● RAW RECORDS:
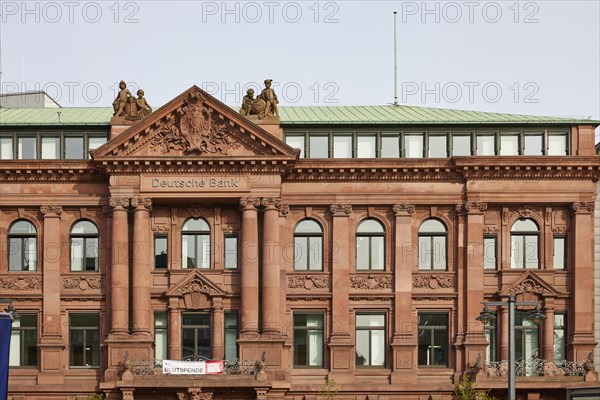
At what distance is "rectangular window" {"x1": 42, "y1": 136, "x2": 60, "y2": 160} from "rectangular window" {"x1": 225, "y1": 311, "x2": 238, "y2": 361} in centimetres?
1343

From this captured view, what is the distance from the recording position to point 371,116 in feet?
287

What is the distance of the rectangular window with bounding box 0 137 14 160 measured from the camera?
85.2 m

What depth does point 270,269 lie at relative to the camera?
8219cm

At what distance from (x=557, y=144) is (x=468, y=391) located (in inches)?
594

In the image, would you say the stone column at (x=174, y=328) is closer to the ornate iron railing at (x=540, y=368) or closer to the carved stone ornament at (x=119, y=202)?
the carved stone ornament at (x=119, y=202)

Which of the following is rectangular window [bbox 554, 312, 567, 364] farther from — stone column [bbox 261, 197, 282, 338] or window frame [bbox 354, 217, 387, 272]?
stone column [bbox 261, 197, 282, 338]

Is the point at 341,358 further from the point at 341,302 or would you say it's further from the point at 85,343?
the point at 85,343

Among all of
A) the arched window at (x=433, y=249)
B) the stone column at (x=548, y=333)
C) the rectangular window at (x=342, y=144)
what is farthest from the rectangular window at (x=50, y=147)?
the stone column at (x=548, y=333)

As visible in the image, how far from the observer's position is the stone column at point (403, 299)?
82562 mm

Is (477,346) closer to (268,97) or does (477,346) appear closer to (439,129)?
(439,129)

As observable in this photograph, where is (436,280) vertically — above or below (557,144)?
below

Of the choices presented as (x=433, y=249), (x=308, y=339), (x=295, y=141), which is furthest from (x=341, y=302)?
(x=295, y=141)

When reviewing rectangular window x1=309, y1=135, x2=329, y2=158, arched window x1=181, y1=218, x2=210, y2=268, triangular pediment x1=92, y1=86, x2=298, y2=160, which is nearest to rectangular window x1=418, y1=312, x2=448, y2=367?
rectangular window x1=309, y1=135, x2=329, y2=158

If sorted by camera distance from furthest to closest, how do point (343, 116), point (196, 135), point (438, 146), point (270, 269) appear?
1. point (343, 116)
2. point (438, 146)
3. point (196, 135)
4. point (270, 269)
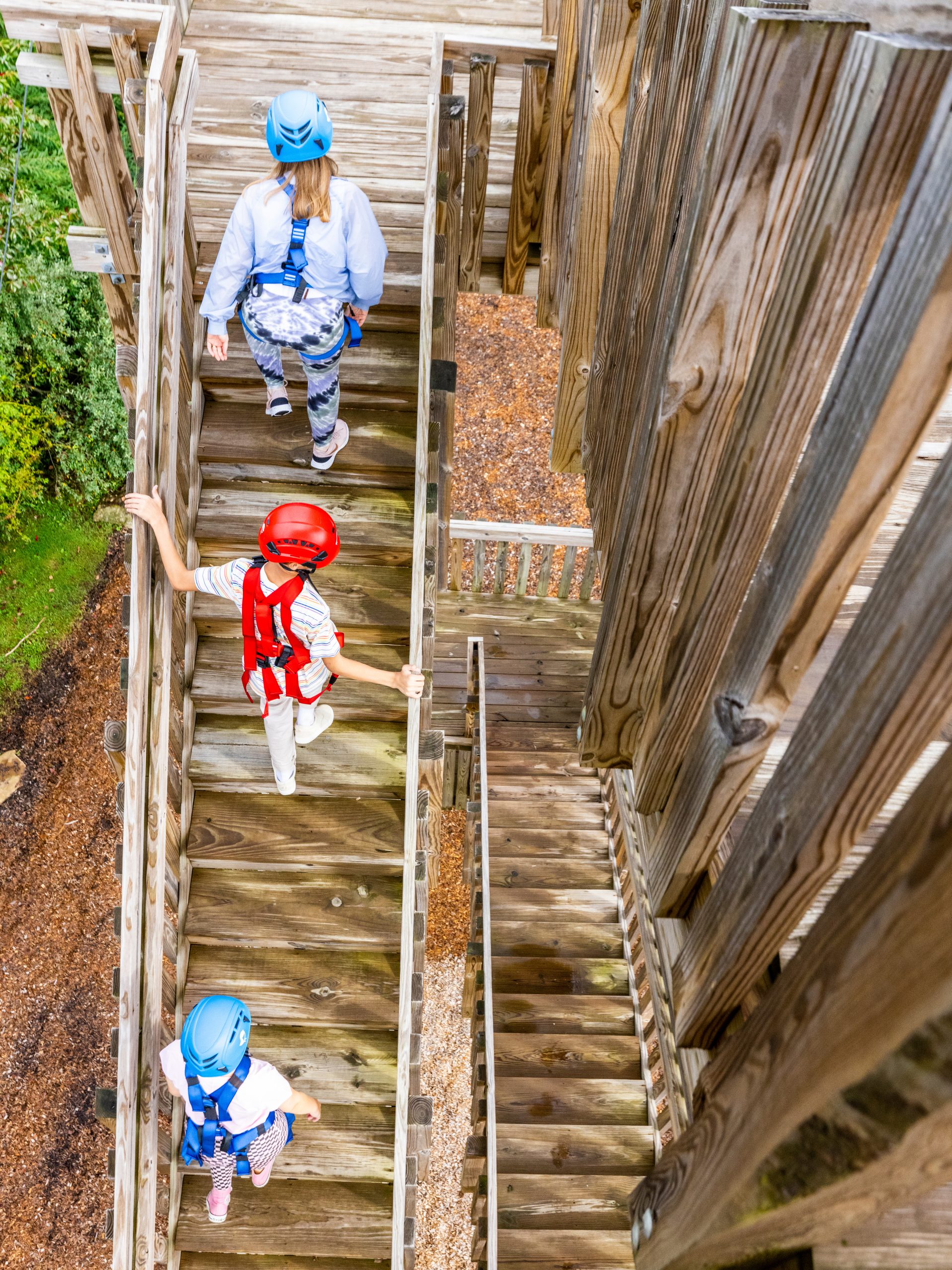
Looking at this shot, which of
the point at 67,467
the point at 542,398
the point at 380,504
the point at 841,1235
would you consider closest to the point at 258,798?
the point at 380,504

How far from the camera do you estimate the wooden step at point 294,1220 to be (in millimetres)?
3947

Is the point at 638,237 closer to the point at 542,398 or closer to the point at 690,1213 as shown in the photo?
the point at 690,1213

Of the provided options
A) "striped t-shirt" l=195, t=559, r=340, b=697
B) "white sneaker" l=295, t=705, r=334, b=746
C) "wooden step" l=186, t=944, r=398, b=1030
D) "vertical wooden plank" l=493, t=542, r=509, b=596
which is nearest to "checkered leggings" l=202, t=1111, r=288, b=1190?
"wooden step" l=186, t=944, r=398, b=1030

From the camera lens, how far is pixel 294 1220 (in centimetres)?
397

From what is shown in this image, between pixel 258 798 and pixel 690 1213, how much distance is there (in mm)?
3012

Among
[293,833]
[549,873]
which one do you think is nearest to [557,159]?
[293,833]

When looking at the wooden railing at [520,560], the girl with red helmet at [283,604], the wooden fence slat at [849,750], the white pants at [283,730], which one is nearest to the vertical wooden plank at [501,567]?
the wooden railing at [520,560]

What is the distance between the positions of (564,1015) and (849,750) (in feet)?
19.3

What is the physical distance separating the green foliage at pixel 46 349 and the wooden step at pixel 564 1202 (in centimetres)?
895

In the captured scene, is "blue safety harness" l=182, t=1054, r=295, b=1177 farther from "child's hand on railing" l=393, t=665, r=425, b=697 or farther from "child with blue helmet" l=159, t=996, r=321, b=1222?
"child's hand on railing" l=393, t=665, r=425, b=697

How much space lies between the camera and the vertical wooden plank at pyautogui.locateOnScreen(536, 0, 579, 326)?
412 centimetres

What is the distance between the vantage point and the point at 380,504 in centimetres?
436

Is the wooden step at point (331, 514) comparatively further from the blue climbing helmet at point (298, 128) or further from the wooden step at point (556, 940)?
the wooden step at point (556, 940)

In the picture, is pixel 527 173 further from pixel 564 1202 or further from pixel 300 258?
pixel 564 1202
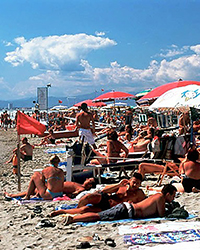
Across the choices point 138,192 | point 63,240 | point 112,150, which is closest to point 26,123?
point 112,150

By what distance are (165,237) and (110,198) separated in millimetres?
1149

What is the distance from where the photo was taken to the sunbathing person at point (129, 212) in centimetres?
428

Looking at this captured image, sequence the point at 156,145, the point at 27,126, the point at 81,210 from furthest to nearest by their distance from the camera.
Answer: the point at 27,126
the point at 156,145
the point at 81,210

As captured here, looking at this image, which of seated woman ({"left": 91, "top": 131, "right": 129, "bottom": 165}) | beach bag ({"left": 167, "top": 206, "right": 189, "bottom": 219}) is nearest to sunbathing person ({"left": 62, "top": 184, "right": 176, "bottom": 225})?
beach bag ({"left": 167, "top": 206, "right": 189, "bottom": 219})

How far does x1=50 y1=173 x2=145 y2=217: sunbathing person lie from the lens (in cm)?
452

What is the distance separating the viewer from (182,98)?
21.0ft

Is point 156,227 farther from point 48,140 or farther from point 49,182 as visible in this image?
point 48,140

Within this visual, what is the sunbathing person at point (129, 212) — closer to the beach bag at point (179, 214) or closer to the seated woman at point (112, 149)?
the beach bag at point (179, 214)

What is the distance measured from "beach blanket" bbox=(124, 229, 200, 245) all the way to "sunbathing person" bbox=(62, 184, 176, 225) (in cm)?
55

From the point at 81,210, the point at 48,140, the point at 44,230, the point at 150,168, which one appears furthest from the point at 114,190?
the point at 48,140

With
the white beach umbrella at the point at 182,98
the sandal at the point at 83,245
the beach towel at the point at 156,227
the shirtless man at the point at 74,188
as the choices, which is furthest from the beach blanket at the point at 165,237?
the white beach umbrella at the point at 182,98

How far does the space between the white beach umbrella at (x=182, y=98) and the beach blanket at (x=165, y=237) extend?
280 cm

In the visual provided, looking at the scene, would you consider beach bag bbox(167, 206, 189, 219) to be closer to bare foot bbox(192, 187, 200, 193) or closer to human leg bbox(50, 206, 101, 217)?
human leg bbox(50, 206, 101, 217)

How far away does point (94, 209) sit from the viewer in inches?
178
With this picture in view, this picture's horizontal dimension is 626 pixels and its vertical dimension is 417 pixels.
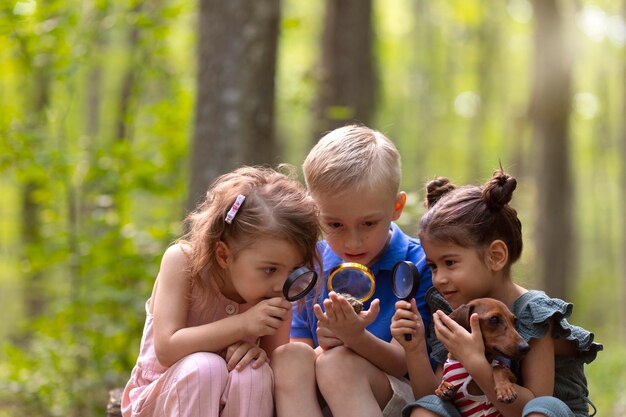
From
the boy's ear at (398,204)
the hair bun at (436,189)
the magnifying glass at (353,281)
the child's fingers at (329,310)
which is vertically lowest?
the child's fingers at (329,310)

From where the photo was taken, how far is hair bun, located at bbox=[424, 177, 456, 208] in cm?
327

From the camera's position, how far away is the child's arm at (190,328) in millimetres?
2934

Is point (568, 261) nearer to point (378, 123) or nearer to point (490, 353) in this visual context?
point (378, 123)

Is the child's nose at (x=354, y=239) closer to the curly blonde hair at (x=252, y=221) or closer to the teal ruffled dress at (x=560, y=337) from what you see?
the curly blonde hair at (x=252, y=221)

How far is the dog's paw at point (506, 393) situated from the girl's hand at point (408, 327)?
0.44 m

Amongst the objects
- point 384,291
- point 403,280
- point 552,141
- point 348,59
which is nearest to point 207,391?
point 403,280

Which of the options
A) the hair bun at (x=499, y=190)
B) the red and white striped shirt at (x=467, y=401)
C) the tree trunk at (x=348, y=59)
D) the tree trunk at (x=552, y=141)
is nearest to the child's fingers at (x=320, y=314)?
the red and white striped shirt at (x=467, y=401)

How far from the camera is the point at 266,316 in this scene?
2918 millimetres

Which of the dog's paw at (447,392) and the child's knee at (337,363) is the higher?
the child's knee at (337,363)

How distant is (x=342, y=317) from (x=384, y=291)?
1.70ft

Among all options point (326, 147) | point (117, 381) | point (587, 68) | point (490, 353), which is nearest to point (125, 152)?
point (117, 381)

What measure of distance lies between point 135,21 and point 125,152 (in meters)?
0.93

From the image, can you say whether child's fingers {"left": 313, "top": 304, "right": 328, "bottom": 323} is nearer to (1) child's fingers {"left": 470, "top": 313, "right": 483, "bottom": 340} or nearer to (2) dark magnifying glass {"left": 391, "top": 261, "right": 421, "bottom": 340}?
(2) dark magnifying glass {"left": 391, "top": 261, "right": 421, "bottom": 340}

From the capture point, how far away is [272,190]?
3094mm
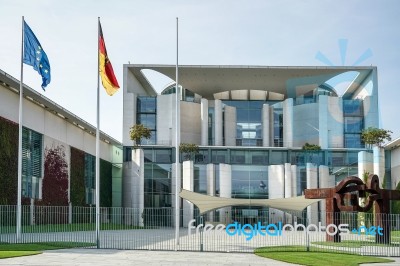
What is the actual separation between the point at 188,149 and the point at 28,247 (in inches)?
1651

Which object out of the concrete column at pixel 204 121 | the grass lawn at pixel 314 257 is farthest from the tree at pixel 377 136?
the grass lawn at pixel 314 257

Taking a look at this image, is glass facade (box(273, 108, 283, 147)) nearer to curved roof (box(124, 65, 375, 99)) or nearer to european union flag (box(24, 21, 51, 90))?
curved roof (box(124, 65, 375, 99))

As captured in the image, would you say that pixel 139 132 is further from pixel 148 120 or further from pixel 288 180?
pixel 288 180

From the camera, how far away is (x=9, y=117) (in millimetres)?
47750

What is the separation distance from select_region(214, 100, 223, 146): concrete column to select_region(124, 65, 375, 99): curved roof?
157 inches

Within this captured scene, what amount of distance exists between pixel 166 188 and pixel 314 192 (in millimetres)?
33468

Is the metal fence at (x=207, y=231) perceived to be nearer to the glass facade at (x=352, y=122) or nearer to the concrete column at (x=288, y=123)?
the concrete column at (x=288, y=123)

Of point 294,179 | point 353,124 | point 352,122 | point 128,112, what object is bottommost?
point 294,179

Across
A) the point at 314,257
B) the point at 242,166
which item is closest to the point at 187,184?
the point at 242,166

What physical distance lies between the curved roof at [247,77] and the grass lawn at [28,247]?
46.5m

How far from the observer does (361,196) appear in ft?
118

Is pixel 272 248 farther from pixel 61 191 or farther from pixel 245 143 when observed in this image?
pixel 245 143

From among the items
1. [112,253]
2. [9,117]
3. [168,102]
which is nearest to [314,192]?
[112,253]

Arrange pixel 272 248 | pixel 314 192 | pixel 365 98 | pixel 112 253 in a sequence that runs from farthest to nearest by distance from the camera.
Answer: pixel 365 98 < pixel 314 192 < pixel 272 248 < pixel 112 253
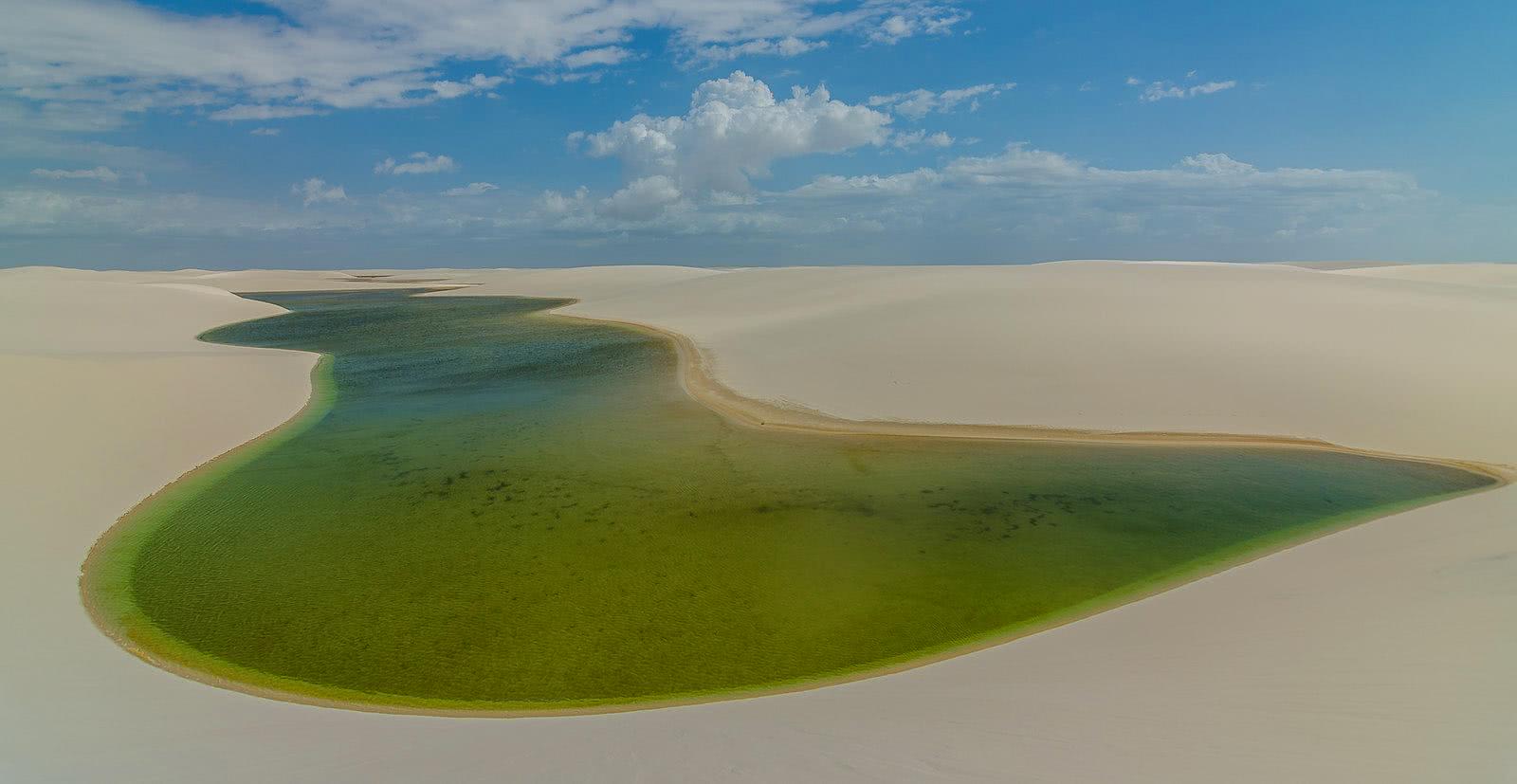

● YOUR INSTRUCTIONS: In the listing, from the line with "Is pixel 272" through the end, swap "camera" for "viewer" and write out only those lines with nothing else changed. Leave the pictures out.

● EXERCISE RESULT:
Is pixel 272 248 farther from pixel 61 191 or farther from pixel 245 143 when observed in this image?
pixel 245 143

From among the items
1. [112,253]
2. [9,117]
3. [168,102]
which is nearest to [314,192]?
[112,253]

Arrange pixel 272 248 | pixel 314 192 | pixel 365 98 | pixel 112 253 in a sequence that runs from farthest to nearest by distance from the viewer.
Answer: pixel 365 98 < pixel 314 192 < pixel 272 248 < pixel 112 253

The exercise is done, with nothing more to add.